Pour avoir une idée sur la facilité d’accès à cet univers où réalité et fantasme se confondent, le cas d’école est celui du célèbre site Silk Road. Lancé en 2011 et fermé a deux reprises par le FBI, ce portail, qui en est à sa troisième version, est un supermarché des drogues, médicaments, cartes de crédit, donnés personnelles, codes d’accès aux chaînes câblées, produits pornographiques et même de la fausse monnaie. Les transactions s’y effectuent grâce à de l’argent virtuel, le Bitcoin (1 bitcoin = 6 500 DH), qu’on peut acheter sur des centaines de sites spécialisés et convertir en devise classique à tout moment et n’importe où sur le globe. Pour instaurer la confiance entre les acheteurs et les vendeurs, Silk Road et les autres portails marchands proposent un système d’évaluation des dealers qui protègent leur réputation. « C’est une forme d’autorégulation de ce marché crypté qui tient à se donner toute la crédibilité d’un commerce classique  », analyse Z.C, expert en codage informatique et fin connaisseur du monde des hackers au Maroc. Pour pister la présence de Marocains dans cet univers, nous avons cherché des offres sur Silk Road avec des mots clés comme « Hach Morocco », «  Hiya » ou encore « Cannabis Morocco ». Le résultat est maigre. Tout de même, quelques vendeurs proposent du cannabis marocain et brouillent les pistes en prétendant nous livrer à partir de la Hollande ou de France. «  Pour le moment, on ne peut parler de l’émergence d’un phénomène au Maroc, mais beaucoup de jeunes bidouilleurs sur le Net maîtrisent le Dark Web sans forcément y effectuer des opérations liées aux stupéfiants. Certains trouvent une faille dans un système et au lieu d’en informer la société en question et empocher une récompense, ils vont vendre cette découverte sur le Darknet pour gagner de l’argent. »
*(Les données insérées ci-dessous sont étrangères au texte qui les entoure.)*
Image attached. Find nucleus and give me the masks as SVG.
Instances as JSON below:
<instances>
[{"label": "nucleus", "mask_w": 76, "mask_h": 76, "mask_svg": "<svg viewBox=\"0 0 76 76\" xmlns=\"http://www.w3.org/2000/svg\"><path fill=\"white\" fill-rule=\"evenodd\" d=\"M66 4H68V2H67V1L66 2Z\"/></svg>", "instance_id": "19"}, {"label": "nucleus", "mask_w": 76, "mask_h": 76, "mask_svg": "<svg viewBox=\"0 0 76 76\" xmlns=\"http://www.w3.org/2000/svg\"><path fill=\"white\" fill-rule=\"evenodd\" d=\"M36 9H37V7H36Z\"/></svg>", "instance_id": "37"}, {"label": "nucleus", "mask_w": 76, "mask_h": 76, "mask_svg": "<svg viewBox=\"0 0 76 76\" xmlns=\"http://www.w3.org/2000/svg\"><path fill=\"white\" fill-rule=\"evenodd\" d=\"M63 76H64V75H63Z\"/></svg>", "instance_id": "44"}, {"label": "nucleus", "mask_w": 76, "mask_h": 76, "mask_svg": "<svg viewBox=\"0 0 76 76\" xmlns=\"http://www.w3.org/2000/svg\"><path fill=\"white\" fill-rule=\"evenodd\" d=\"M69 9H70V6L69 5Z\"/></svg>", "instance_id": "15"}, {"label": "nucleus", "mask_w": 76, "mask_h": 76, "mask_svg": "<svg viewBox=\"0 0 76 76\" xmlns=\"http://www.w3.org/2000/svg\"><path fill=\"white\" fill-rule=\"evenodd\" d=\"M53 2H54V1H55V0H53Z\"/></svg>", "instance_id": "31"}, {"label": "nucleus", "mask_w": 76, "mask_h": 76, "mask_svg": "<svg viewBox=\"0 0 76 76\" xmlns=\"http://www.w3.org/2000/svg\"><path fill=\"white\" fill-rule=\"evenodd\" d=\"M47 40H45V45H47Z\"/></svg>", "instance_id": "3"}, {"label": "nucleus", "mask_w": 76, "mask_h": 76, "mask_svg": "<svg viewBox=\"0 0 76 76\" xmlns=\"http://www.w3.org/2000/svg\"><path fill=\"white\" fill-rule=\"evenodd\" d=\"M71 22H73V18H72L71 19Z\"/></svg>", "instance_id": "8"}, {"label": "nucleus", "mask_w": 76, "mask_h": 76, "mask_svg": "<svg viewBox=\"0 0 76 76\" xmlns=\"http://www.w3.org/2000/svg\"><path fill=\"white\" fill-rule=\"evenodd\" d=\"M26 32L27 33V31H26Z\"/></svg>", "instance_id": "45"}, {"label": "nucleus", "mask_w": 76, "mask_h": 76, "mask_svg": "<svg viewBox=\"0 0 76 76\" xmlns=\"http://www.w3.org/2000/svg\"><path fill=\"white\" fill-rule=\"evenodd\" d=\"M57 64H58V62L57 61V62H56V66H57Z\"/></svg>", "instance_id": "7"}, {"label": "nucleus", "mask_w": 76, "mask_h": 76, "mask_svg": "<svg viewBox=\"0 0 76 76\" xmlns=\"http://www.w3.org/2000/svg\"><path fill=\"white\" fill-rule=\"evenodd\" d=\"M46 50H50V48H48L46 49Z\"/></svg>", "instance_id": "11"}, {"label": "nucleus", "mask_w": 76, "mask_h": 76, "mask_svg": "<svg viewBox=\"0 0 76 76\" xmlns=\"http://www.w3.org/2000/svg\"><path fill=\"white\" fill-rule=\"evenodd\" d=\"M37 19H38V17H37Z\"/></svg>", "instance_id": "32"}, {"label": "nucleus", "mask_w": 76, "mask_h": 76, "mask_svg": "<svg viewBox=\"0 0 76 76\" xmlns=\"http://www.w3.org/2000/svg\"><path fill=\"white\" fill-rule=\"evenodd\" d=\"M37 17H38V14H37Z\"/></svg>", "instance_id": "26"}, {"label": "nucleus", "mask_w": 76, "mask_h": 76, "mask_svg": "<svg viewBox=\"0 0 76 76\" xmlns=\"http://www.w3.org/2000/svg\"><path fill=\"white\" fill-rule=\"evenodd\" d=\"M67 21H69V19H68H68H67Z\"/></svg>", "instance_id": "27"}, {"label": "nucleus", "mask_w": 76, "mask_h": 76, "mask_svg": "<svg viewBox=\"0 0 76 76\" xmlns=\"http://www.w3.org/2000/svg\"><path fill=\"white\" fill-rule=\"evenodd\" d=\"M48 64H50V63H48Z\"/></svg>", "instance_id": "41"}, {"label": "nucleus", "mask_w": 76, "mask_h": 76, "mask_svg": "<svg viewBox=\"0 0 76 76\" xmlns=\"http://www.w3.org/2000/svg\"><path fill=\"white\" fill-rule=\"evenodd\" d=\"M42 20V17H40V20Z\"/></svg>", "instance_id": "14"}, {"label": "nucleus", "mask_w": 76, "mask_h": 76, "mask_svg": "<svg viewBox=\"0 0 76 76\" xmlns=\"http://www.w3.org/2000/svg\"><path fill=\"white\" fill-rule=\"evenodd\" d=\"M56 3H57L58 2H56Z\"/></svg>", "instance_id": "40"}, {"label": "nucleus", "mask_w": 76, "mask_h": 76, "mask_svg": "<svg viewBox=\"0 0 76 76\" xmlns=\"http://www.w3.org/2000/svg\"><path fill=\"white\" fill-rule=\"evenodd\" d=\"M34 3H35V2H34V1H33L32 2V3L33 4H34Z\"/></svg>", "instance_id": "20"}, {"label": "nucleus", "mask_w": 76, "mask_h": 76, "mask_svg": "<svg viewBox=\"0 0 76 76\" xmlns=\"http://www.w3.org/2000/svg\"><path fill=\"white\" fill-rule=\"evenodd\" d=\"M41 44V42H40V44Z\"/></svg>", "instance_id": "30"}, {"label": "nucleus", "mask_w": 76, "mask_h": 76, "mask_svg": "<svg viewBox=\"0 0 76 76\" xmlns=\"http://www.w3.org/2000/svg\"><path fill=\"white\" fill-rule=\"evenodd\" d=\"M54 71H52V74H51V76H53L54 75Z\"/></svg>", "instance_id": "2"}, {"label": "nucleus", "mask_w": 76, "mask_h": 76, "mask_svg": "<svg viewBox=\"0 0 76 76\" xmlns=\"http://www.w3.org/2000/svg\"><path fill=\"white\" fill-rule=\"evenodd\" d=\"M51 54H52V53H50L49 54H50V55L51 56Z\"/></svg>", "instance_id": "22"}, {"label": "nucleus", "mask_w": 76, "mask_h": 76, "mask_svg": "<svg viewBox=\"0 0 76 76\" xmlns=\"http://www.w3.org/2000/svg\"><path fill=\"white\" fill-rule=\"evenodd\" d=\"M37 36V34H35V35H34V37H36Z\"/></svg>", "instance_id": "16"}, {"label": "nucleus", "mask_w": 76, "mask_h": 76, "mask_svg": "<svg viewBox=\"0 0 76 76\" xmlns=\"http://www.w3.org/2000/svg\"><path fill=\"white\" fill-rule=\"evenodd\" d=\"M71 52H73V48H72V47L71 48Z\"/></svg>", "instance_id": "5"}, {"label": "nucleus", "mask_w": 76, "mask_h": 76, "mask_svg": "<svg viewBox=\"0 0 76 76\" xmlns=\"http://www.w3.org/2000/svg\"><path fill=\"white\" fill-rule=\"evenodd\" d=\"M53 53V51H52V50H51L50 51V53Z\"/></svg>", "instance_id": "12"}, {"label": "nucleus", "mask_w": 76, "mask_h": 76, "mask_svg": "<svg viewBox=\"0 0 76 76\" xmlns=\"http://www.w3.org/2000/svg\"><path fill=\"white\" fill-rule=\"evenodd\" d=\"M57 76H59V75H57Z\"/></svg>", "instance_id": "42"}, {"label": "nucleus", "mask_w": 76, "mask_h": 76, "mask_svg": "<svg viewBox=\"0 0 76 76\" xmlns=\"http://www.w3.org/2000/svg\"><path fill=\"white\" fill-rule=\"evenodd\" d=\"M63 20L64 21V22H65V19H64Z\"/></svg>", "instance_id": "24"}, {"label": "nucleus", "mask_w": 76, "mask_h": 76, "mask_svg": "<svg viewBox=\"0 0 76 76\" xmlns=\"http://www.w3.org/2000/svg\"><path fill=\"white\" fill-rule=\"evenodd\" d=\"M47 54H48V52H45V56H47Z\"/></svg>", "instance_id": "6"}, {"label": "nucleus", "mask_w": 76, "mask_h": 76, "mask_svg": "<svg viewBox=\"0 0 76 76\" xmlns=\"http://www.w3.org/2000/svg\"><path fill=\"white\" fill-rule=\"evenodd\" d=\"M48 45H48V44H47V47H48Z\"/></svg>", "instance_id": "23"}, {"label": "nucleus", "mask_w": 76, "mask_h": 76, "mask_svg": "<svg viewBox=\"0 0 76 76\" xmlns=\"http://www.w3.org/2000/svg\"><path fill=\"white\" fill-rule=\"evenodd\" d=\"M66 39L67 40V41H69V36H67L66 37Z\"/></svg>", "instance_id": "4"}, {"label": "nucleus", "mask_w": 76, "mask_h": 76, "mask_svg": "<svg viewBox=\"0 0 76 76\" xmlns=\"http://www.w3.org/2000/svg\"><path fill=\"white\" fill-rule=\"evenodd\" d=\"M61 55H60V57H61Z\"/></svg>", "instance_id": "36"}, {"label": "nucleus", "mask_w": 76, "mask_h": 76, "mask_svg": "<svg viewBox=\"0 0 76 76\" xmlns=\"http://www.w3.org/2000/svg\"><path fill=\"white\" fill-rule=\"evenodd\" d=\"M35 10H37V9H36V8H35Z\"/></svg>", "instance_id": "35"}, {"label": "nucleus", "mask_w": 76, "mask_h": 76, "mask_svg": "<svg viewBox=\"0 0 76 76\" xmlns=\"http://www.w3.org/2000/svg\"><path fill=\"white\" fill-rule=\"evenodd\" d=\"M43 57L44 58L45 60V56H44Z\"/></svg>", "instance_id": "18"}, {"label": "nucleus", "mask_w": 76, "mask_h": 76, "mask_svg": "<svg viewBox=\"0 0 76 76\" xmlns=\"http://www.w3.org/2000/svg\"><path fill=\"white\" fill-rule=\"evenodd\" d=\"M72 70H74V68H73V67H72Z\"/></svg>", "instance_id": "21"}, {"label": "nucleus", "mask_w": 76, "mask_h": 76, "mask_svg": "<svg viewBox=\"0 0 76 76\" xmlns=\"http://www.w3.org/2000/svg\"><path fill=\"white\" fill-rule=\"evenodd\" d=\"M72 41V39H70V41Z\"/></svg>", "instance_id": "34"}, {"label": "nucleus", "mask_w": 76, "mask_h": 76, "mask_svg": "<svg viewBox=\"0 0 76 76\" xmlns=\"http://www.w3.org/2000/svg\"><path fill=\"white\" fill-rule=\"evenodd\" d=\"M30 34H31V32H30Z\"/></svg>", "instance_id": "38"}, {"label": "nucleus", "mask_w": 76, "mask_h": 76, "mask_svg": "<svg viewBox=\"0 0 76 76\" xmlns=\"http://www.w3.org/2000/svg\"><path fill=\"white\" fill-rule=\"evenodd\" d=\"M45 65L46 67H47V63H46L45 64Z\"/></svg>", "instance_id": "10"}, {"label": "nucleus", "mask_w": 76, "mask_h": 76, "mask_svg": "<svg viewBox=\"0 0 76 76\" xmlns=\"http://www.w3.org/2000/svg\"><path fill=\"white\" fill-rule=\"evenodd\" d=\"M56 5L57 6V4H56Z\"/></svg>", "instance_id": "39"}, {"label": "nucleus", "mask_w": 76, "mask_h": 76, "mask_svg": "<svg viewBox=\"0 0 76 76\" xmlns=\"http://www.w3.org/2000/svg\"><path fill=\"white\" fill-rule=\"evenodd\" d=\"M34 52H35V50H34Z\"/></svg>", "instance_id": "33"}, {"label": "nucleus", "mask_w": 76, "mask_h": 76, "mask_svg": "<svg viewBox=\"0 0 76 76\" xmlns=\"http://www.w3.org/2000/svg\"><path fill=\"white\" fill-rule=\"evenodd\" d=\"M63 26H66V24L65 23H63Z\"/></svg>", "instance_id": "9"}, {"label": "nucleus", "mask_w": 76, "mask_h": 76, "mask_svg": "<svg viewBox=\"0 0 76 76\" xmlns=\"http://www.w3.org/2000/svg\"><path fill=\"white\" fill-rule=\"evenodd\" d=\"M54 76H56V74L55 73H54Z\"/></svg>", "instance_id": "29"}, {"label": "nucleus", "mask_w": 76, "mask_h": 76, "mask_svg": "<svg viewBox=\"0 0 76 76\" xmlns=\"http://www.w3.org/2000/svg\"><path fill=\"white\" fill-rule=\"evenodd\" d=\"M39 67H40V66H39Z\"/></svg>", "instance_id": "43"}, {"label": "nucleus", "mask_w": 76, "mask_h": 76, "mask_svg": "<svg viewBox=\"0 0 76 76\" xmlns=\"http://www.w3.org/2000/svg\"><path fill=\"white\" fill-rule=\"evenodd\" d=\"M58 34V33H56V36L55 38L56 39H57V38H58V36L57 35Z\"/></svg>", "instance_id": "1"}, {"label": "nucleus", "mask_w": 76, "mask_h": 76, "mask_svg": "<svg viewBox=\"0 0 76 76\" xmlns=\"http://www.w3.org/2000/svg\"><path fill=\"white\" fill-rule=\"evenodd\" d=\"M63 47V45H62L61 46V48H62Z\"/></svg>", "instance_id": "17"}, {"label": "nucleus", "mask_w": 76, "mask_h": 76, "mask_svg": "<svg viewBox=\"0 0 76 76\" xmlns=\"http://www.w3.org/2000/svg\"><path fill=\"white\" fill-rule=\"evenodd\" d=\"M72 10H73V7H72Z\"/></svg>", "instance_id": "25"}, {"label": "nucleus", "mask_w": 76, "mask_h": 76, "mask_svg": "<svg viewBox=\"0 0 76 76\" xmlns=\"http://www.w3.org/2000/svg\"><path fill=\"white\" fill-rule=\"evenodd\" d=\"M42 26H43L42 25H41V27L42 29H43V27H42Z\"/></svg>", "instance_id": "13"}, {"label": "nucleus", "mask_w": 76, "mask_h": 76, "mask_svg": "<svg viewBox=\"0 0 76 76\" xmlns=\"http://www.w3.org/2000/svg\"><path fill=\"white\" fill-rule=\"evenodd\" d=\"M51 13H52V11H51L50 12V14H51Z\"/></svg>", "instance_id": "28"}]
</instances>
Le geek marocain et ses habitudes

Pour avoir travaillé sur les questions de la cybersécurité, Mohamed Boumediane nous dresse le portrait robot du geek marocain : « Contrairement aux Européens plus portés sur le gaming, les Marocains ont un rapport plus pragmatique avec le web dans le sens où ils vont y chercher des films ou des programmes pour cracker des applications utilitaires. Même avec de bonnes connaissances en informatique, ils n’ont pas la capacité de monnayer leur savoir. Certains hackers tirent une satisfaction en piratant un site étranger pour y coller le drapeau marocain. À part trouver les mots de passe d’un compte Gmail ou Facebook, les choses ne vont pas jusqu’à s’organiser en réseau criminel qui parfois implique l’achat d’organes…  » Un constat effarant que l’expert Mohamed Boumediane relativise : « parler d’anonymat est souvent exagéré puisqu’on laisse toujours une trace même dans le Darknet. Quand il s’agit de pister une organisation mafieuse ou une personne dangereuse, il existe de puissants calculateurs qui permettent de la démasquer. » À une époque où la criminalité et le terrorisme sont devenus des obsessions internationales, les services marocains semblent avoir la main sur les outils de communication traditionnels. Mais qu’en est-il du Darknet ?


Pour le meilleur et surtout le pire

« Il est très probable que les spécialistes de la cybersécurité au Maroc veillent au grain. Le potentiel criminel de cet univers justifie amplement cette veille. Certains gouvernements vont jusqu’à créer des sites “pots de miel” pour attirer ces délinquants », analyse Z.C. Même son de cloche du côté de Mohamed Boumediane : « Le Maroc dispose d’une assez bonne expertise en matière de cybersécurité. Il est à craindre, en revanche, qu’à force de vouloir tout contrôler, on pousserait des geeks inoffensifs à s’abriter dans les profondeurs du web avec le risque d’y faire des découvertes dangereuses pour notre sécurité. » Paradoxalement, le Web profond traîne une réputation sulfureuse et pourtant, son développement a été financé et encouragé par les grandes démocraties, Etats-Unis en tête. Objectif : promouvoir le discours de la liberté d’expression en offrant aux activistes de pays comme la Chine ou l’Iran des voies de contournement pour échapper à la vigilance de ces États. Dans ce rayon, même Reporters Sans Frontières (RSF) et d’autres ONG forment les journalistes à l’utilisation des protocoles du Darknet et des clés de sécurités. Mais ce qui s’annonçait comme salutaire est en train de se transformer en une fabrique au crime et une invitation au morbide.